TASK TO CARRY OUT |
Lay out the items from the line with "Ztylus Apple Pencil" through the line with "Đón đầu cơ hội", both included, as a JSON list of strings with one string per line. Skip blank lines and leave the pictures out of the answer.

MATERIAL SHOWN |
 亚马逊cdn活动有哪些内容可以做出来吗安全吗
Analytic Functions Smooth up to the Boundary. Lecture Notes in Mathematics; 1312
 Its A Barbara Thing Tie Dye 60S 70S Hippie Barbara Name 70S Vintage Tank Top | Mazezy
...
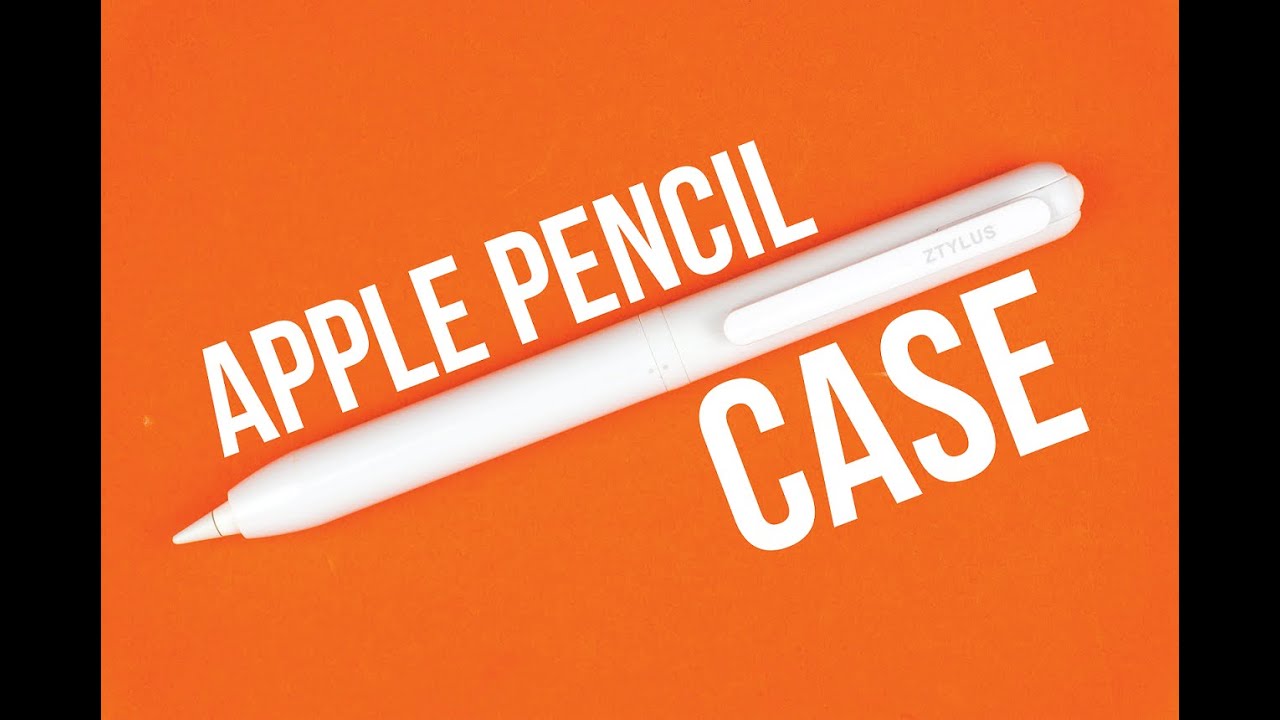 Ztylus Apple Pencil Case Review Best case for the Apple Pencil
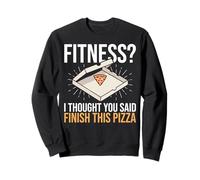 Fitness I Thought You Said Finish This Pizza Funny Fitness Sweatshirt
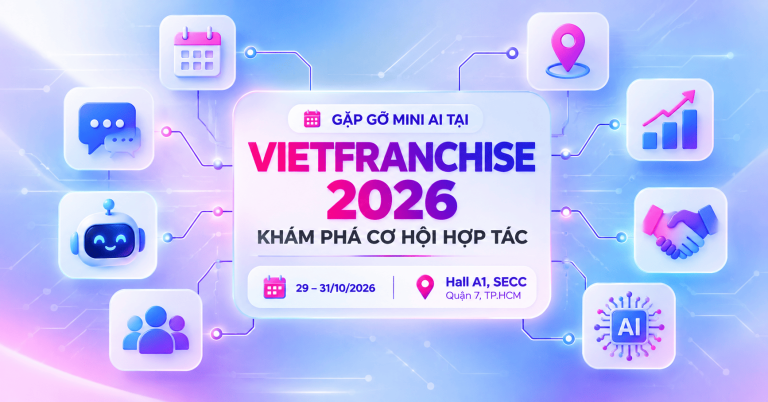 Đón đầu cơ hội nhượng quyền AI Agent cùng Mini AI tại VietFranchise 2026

ANSWER TO THIS PROBLEM |
[
  " Ztylus Apple Pencil Case Review Best case for the Apple Pencil",
  " Fitness I Thought You Said Finish This Pizza Funny Fitness Sweatshirt",
  " Đón đầu cơ hội nhượng quyền AI Agent cùng Mini AI tại VietFranchise 2026"
]